Davduf

#UnPaysQuiSeTientSage soutenu par la Quinzaine des Réalisateurs, Prix Lumières meilleur documentaire 2021, nommé aux Cesar 2021, « DernièreSommation » (Grasset), punk rock & contre-filatures + https://twitch.tv/davduf

  • Devenir révolutionnaire en regardant Westworld - Première partie [Quand j’entends le mot culture]
    https://lundi.am/Devenir-revolutionnaire-en-regardant-Westworld-Premiere-partie-Quand-j-entends

    Les hôtes n’ont aucune ressource intérieure qui soit pure de la cruauté de leurs créateurs : leur « soi » n’existe pas, il n’est jamais qu’une identité jetable, une backstory . Preuve de cette soumission ontologique : l’impossibilité de tuer les invités, impossibilité qui devient au fil des épisodes le symbole et le verrou de leur asservissement intérieur. Car s’ils ne peuvent donner la mort ; ils ne peuvent créer de l’irréversible ; ils ne peuvent vivre ni évènement, ni histoire. Leur « existence » n’est donc que cybernétique : fonctionnement, boucle, répétition, feedback.

    La vie des hôtes est donc scriptée, et plutôt mal : les aventures qu’ils proposent ne sont que des prétextes stéréotypés au défoulement des passions tristes des joueurs. Au raffinement de la programmation s’oppose la bêtise des scénarios. Evidemment les joueurs ne peuvent pas vraiment perdre, puisqu’ils ne peuvent mourir : il n’y a donc pas d’enjeu réel autre que le divertissement dans ce monde qui reboot tous les soirs. Dans cet éternel retour du même, les hôtes vivent tous les jours une journée exceptionnelle, suffisamment exceptionnelle pour susciter l’attention du joueur : telle maison close se fait braquer à répétition, telle fermière voit son père mourir tous les soirs, etc. L’existence des hôtes est donc scénarisée comme une crise permanente et quotidienne. Mais l’effacement systématique de leur mémoire à chaque reboot les force à vivre sous le régime de la normalité. Ils se lèvent tous les matins comme si de rien n’était, pour finir tous les soirs par se faire violer ou assassiner. Westworld est donc un monde parfaitement spectaculaire, c’est-à-dire sans histoire : rien n’est irréversible, et des scénarios répétitifs tiennent lieu d’évènement. L’ordre est théoriquement immuable ; de lui-même, le monde du parc n’a aucune raison de changer. Seul le besoin de renouveler l’expérience du jeu pour attirer plus de clients justifie des modifications dans les storylines, ou l’introduction de nouveaux personnages.
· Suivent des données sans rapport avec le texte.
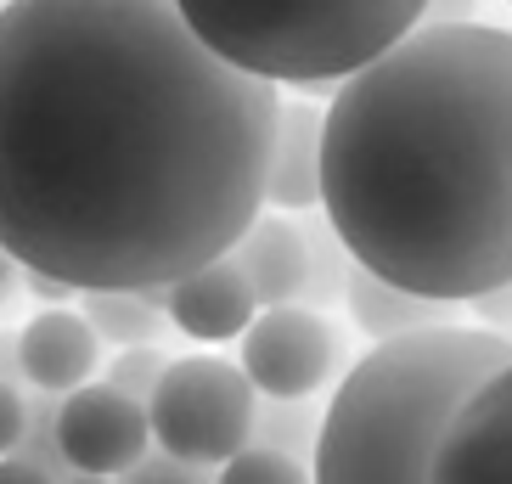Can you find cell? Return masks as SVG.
I'll return each instance as SVG.
<instances>
[{
  "label": "cell",
  "instance_id": "1",
  "mask_svg": "<svg viewBox=\"0 0 512 484\" xmlns=\"http://www.w3.org/2000/svg\"><path fill=\"white\" fill-rule=\"evenodd\" d=\"M276 119L175 0H6L0 248L74 293L169 288L265 214Z\"/></svg>",
  "mask_w": 512,
  "mask_h": 484
},
{
  "label": "cell",
  "instance_id": "2",
  "mask_svg": "<svg viewBox=\"0 0 512 484\" xmlns=\"http://www.w3.org/2000/svg\"><path fill=\"white\" fill-rule=\"evenodd\" d=\"M321 220L428 304L512 282V29H411L321 107Z\"/></svg>",
  "mask_w": 512,
  "mask_h": 484
},
{
  "label": "cell",
  "instance_id": "3",
  "mask_svg": "<svg viewBox=\"0 0 512 484\" xmlns=\"http://www.w3.org/2000/svg\"><path fill=\"white\" fill-rule=\"evenodd\" d=\"M507 366V338L456 321L372 344L321 406L310 484H428L456 411Z\"/></svg>",
  "mask_w": 512,
  "mask_h": 484
},
{
  "label": "cell",
  "instance_id": "4",
  "mask_svg": "<svg viewBox=\"0 0 512 484\" xmlns=\"http://www.w3.org/2000/svg\"><path fill=\"white\" fill-rule=\"evenodd\" d=\"M428 0H175L181 23L237 74L338 91L422 23Z\"/></svg>",
  "mask_w": 512,
  "mask_h": 484
},
{
  "label": "cell",
  "instance_id": "5",
  "mask_svg": "<svg viewBox=\"0 0 512 484\" xmlns=\"http://www.w3.org/2000/svg\"><path fill=\"white\" fill-rule=\"evenodd\" d=\"M254 383L237 361L220 355H181L164 366V378L147 400L152 445L192 468H226L254 439Z\"/></svg>",
  "mask_w": 512,
  "mask_h": 484
},
{
  "label": "cell",
  "instance_id": "6",
  "mask_svg": "<svg viewBox=\"0 0 512 484\" xmlns=\"http://www.w3.org/2000/svg\"><path fill=\"white\" fill-rule=\"evenodd\" d=\"M237 366L254 383L259 400H316L327 383L349 372V338L332 327L327 316L287 304V310H259L248 321V333L237 338Z\"/></svg>",
  "mask_w": 512,
  "mask_h": 484
},
{
  "label": "cell",
  "instance_id": "7",
  "mask_svg": "<svg viewBox=\"0 0 512 484\" xmlns=\"http://www.w3.org/2000/svg\"><path fill=\"white\" fill-rule=\"evenodd\" d=\"M57 445L74 473H96V479H124L141 456L152 451L147 406L113 394L107 383H85L62 400L57 411Z\"/></svg>",
  "mask_w": 512,
  "mask_h": 484
},
{
  "label": "cell",
  "instance_id": "8",
  "mask_svg": "<svg viewBox=\"0 0 512 484\" xmlns=\"http://www.w3.org/2000/svg\"><path fill=\"white\" fill-rule=\"evenodd\" d=\"M428 484H512V366L456 411Z\"/></svg>",
  "mask_w": 512,
  "mask_h": 484
},
{
  "label": "cell",
  "instance_id": "9",
  "mask_svg": "<svg viewBox=\"0 0 512 484\" xmlns=\"http://www.w3.org/2000/svg\"><path fill=\"white\" fill-rule=\"evenodd\" d=\"M96 361H102V338L85 327L79 310H40L17 327V372L34 394L68 400L96 378Z\"/></svg>",
  "mask_w": 512,
  "mask_h": 484
},
{
  "label": "cell",
  "instance_id": "10",
  "mask_svg": "<svg viewBox=\"0 0 512 484\" xmlns=\"http://www.w3.org/2000/svg\"><path fill=\"white\" fill-rule=\"evenodd\" d=\"M164 316H169V327H175L181 338L226 344V338L248 333V321L259 316V304H254L242 271L231 265V254H226V259H214V265H203V271L181 276V282H169Z\"/></svg>",
  "mask_w": 512,
  "mask_h": 484
},
{
  "label": "cell",
  "instance_id": "11",
  "mask_svg": "<svg viewBox=\"0 0 512 484\" xmlns=\"http://www.w3.org/2000/svg\"><path fill=\"white\" fill-rule=\"evenodd\" d=\"M231 265L242 271L248 293L259 310H287L304 299V276H310V254H304V231L293 214H259L254 226L237 237Z\"/></svg>",
  "mask_w": 512,
  "mask_h": 484
},
{
  "label": "cell",
  "instance_id": "12",
  "mask_svg": "<svg viewBox=\"0 0 512 484\" xmlns=\"http://www.w3.org/2000/svg\"><path fill=\"white\" fill-rule=\"evenodd\" d=\"M265 209L276 214H316L321 209V107L316 102H282L265 169Z\"/></svg>",
  "mask_w": 512,
  "mask_h": 484
},
{
  "label": "cell",
  "instance_id": "13",
  "mask_svg": "<svg viewBox=\"0 0 512 484\" xmlns=\"http://www.w3.org/2000/svg\"><path fill=\"white\" fill-rule=\"evenodd\" d=\"M344 310L355 321V333H366L372 344H389V338H411V333H428V327H445V304H428V299H411V293L389 288L366 276L361 265L349 271V288H344Z\"/></svg>",
  "mask_w": 512,
  "mask_h": 484
},
{
  "label": "cell",
  "instance_id": "14",
  "mask_svg": "<svg viewBox=\"0 0 512 484\" xmlns=\"http://www.w3.org/2000/svg\"><path fill=\"white\" fill-rule=\"evenodd\" d=\"M169 288H141V293H79V316L96 338H107L113 349H164V338H175L164 316Z\"/></svg>",
  "mask_w": 512,
  "mask_h": 484
},
{
  "label": "cell",
  "instance_id": "15",
  "mask_svg": "<svg viewBox=\"0 0 512 484\" xmlns=\"http://www.w3.org/2000/svg\"><path fill=\"white\" fill-rule=\"evenodd\" d=\"M299 231H304V254H310V276H304V310H316L327 316L332 304H344V288H349V271H355V259L344 254V242L338 231L316 214H299Z\"/></svg>",
  "mask_w": 512,
  "mask_h": 484
},
{
  "label": "cell",
  "instance_id": "16",
  "mask_svg": "<svg viewBox=\"0 0 512 484\" xmlns=\"http://www.w3.org/2000/svg\"><path fill=\"white\" fill-rule=\"evenodd\" d=\"M316 434H321V406L316 400H254V439L248 445H265V451H282V456H299L310 462L316 451Z\"/></svg>",
  "mask_w": 512,
  "mask_h": 484
},
{
  "label": "cell",
  "instance_id": "17",
  "mask_svg": "<svg viewBox=\"0 0 512 484\" xmlns=\"http://www.w3.org/2000/svg\"><path fill=\"white\" fill-rule=\"evenodd\" d=\"M57 411H62V400L23 389V439H17L12 456L29 462V468H40L51 484H68L74 468H68V456H62V445H57Z\"/></svg>",
  "mask_w": 512,
  "mask_h": 484
},
{
  "label": "cell",
  "instance_id": "18",
  "mask_svg": "<svg viewBox=\"0 0 512 484\" xmlns=\"http://www.w3.org/2000/svg\"><path fill=\"white\" fill-rule=\"evenodd\" d=\"M214 484H310V462L248 445V451L231 456L226 468H214Z\"/></svg>",
  "mask_w": 512,
  "mask_h": 484
},
{
  "label": "cell",
  "instance_id": "19",
  "mask_svg": "<svg viewBox=\"0 0 512 484\" xmlns=\"http://www.w3.org/2000/svg\"><path fill=\"white\" fill-rule=\"evenodd\" d=\"M164 366H169L164 349H119L107 361V389L124 394V400H136V406H147L158 378H164Z\"/></svg>",
  "mask_w": 512,
  "mask_h": 484
},
{
  "label": "cell",
  "instance_id": "20",
  "mask_svg": "<svg viewBox=\"0 0 512 484\" xmlns=\"http://www.w3.org/2000/svg\"><path fill=\"white\" fill-rule=\"evenodd\" d=\"M119 484H214V468H192V462H175L164 451H147Z\"/></svg>",
  "mask_w": 512,
  "mask_h": 484
},
{
  "label": "cell",
  "instance_id": "21",
  "mask_svg": "<svg viewBox=\"0 0 512 484\" xmlns=\"http://www.w3.org/2000/svg\"><path fill=\"white\" fill-rule=\"evenodd\" d=\"M467 310L484 321V333H496V338H507V344H512V282H507V288L479 293V299L467 304Z\"/></svg>",
  "mask_w": 512,
  "mask_h": 484
},
{
  "label": "cell",
  "instance_id": "22",
  "mask_svg": "<svg viewBox=\"0 0 512 484\" xmlns=\"http://www.w3.org/2000/svg\"><path fill=\"white\" fill-rule=\"evenodd\" d=\"M17 439H23V389L0 383V456H12Z\"/></svg>",
  "mask_w": 512,
  "mask_h": 484
},
{
  "label": "cell",
  "instance_id": "23",
  "mask_svg": "<svg viewBox=\"0 0 512 484\" xmlns=\"http://www.w3.org/2000/svg\"><path fill=\"white\" fill-rule=\"evenodd\" d=\"M23 288L46 304V310H74V304H79V293L62 288V282H51V276H29V271H23Z\"/></svg>",
  "mask_w": 512,
  "mask_h": 484
},
{
  "label": "cell",
  "instance_id": "24",
  "mask_svg": "<svg viewBox=\"0 0 512 484\" xmlns=\"http://www.w3.org/2000/svg\"><path fill=\"white\" fill-rule=\"evenodd\" d=\"M473 12H479V0H428L417 29H428V23H473Z\"/></svg>",
  "mask_w": 512,
  "mask_h": 484
},
{
  "label": "cell",
  "instance_id": "25",
  "mask_svg": "<svg viewBox=\"0 0 512 484\" xmlns=\"http://www.w3.org/2000/svg\"><path fill=\"white\" fill-rule=\"evenodd\" d=\"M17 288H23V271H17V259L0 248V316L17 304Z\"/></svg>",
  "mask_w": 512,
  "mask_h": 484
},
{
  "label": "cell",
  "instance_id": "26",
  "mask_svg": "<svg viewBox=\"0 0 512 484\" xmlns=\"http://www.w3.org/2000/svg\"><path fill=\"white\" fill-rule=\"evenodd\" d=\"M0 383L23 389V372H17V327L12 333H0Z\"/></svg>",
  "mask_w": 512,
  "mask_h": 484
},
{
  "label": "cell",
  "instance_id": "27",
  "mask_svg": "<svg viewBox=\"0 0 512 484\" xmlns=\"http://www.w3.org/2000/svg\"><path fill=\"white\" fill-rule=\"evenodd\" d=\"M0 484H51V479L29 462H17V456H0Z\"/></svg>",
  "mask_w": 512,
  "mask_h": 484
},
{
  "label": "cell",
  "instance_id": "28",
  "mask_svg": "<svg viewBox=\"0 0 512 484\" xmlns=\"http://www.w3.org/2000/svg\"><path fill=\"white\" fill-rule=\"evenodd\" d=\"M68 484H119V479H96V473H74Z\"/></svg>",
  "mask_w": 512,
  "mask_h": 484
}]
</instances>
    Car #Westworld est un jeu vidéo : il y a les invités, les joueurs, et les personnages non-joueurs, les hôtes. C’est un Red Dead Redemption qui s’est donné une physique, et une géographie, mais c’est un jeu vidéo quand même, c’est-à-dire qu’il s’agit d’un monde fait de quêtes. Chaque hôte est pris dans une boucle : tous les jours, il répète les mêmes gestes, prévisibles car designés jusque dans leurs moindres détails. Il peut offrir une quête à chaque joueur : tel hôte tombe dans une flaque de boue, et à chaque joueur qui le relève il propose une chasse au trésor ; si le joueur accepte, il le guide dans diverses aventures au terme desquelles il est invariablement massacré, et le joueur diverti. Bref, ce qui tisse l’existence au sein du parc, c’est l’entremêlement complexe des diverses « storylines » des hôtes, conçues comme des mauvais films par le scénariste en chef, aussi exubérant que racoleur. Quand les storylines s’épuisent, que les joueurs se lassent de tel ou tel hôte et de sa "backstory", on l’envoie au pilon.